Could you copy the records below exactly, leaving out any pictures?

□ □ □ □

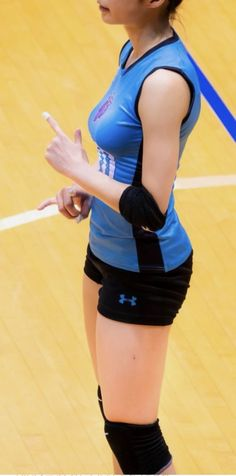 Volleyball Outfits, Volleyball Shorts, Volleyball Pictures, Cheer Pictures, Female Volleyball Players, Women Volleyball, Volleyball Setter, Poses References, Cute Japanese Girl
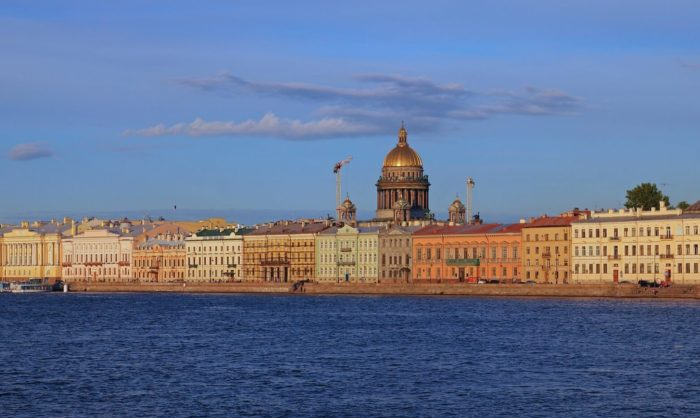 Naberezhnye-Sankt-Peterburga-700x418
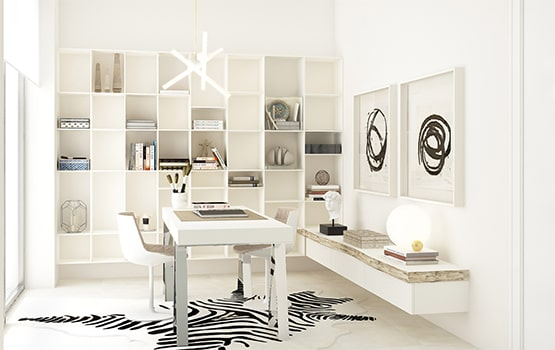 Despacho blanco con mesa y estantería.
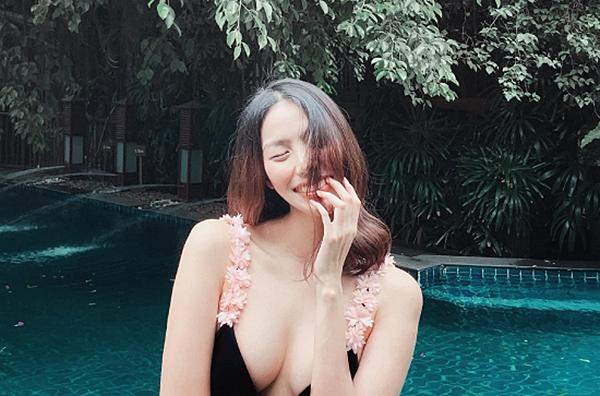 Vóc dáng có da có thịt hơn trước giúp Lan Khuê thêm phần sexy. Cô nhận được nhiều lời khen vì vẻ ngoài rạng rỡ.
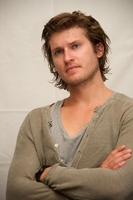 Tom Weston Jones picture G558021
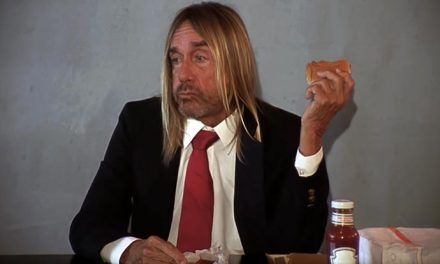 Iggy Pop eats a burger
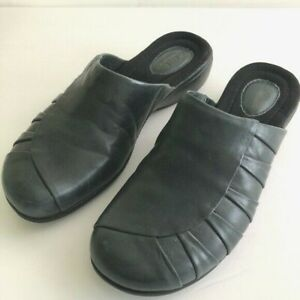 Clarks Women's 8M Ruthie Leather Mule Clog Comfort Shoe Dark Blue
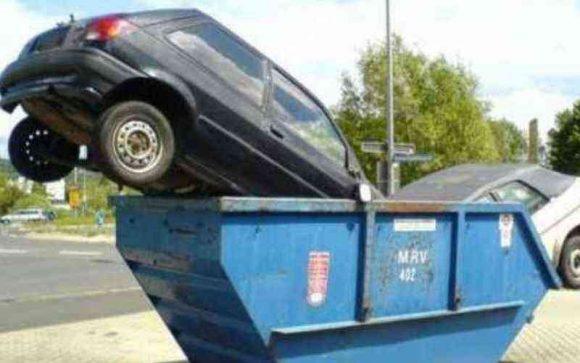 Non pagare il bollo auto per 3 anni: la notizia per chi rottama una vecchia auto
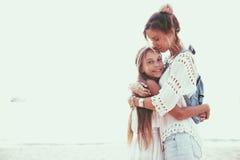 Mom με την κόρη Στοκ φωτογραφία με δικαίωμα ελεύθερης χρήσης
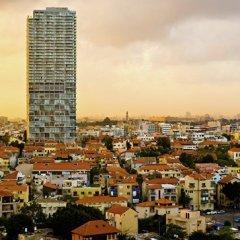 В Тель-Авиве автомобиль врезался в группу пешеходов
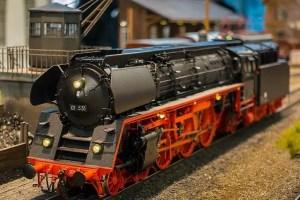 Modelleisenbahn Reparatur Lokwerk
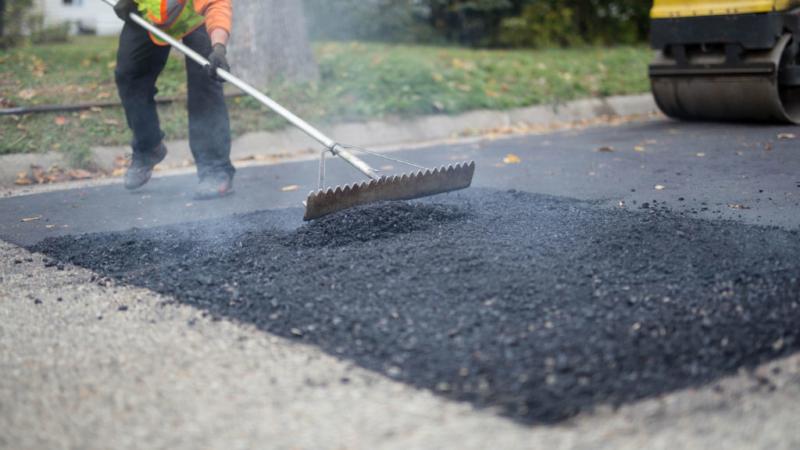На трассах Запорожской области продолжается ямочный ремонт: что сделали за неделю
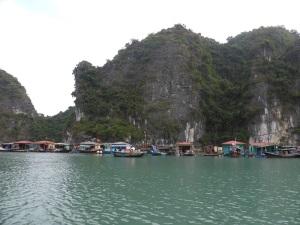 414. Bahía de Halong. Paseo en barca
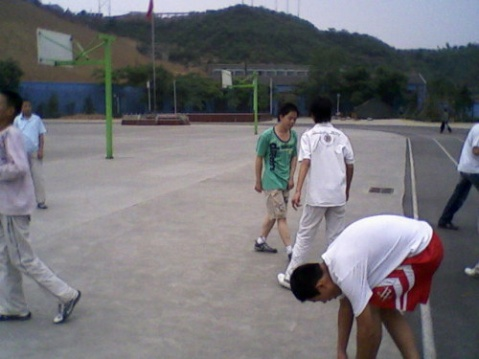 山城孩子们在操场快乐的嬉戏 - puteng - puteng的博客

□ □ □ □

ANSWER BELOW:
 Volleyball Outfits, Volleyball Shorts, Volleyball Pictures, Cheer Pictures, Female Volleyball Players, Women Volleyball, Volleyball Setter, Poses References, Cute Japanese Girl
 Naberezhnye-Sankt-Peterburga-700x418
 Despacho blanco con mesa y estantería.
 Vóc dáng có da có thịt hơn trước giúp Lan Khuê thêm phần sexy. Cô nhận được nhiều lời khen vì vẻ ngoài rạng rỡ.
 Tom Weston Jones picture G558021
 Iggy Pop eats a burger
 Clarks Women's 8M Ruthie Leather Mule Clog Comfort Shoe Dark Blue
 Non pagare il bollo auto per 3 anni: la notizia per chi rottama una vecchia auto
 Mom με την κόρη Στοκ φωτογραφία με δικαίωμα ελεύθερης χρήσης
 В Тель-Авиве автомобиль врезался в группу пешеходов
 Modelleisenbahn Reparatur Lokwerk
На трассах Запорожской области продолжается ямочный ремонт: что сделали за неделю
 414. Bahía de Halong. Paseo en barca
 山城孩子们在操场快乐的嬉戏 - puteng - puteng的博客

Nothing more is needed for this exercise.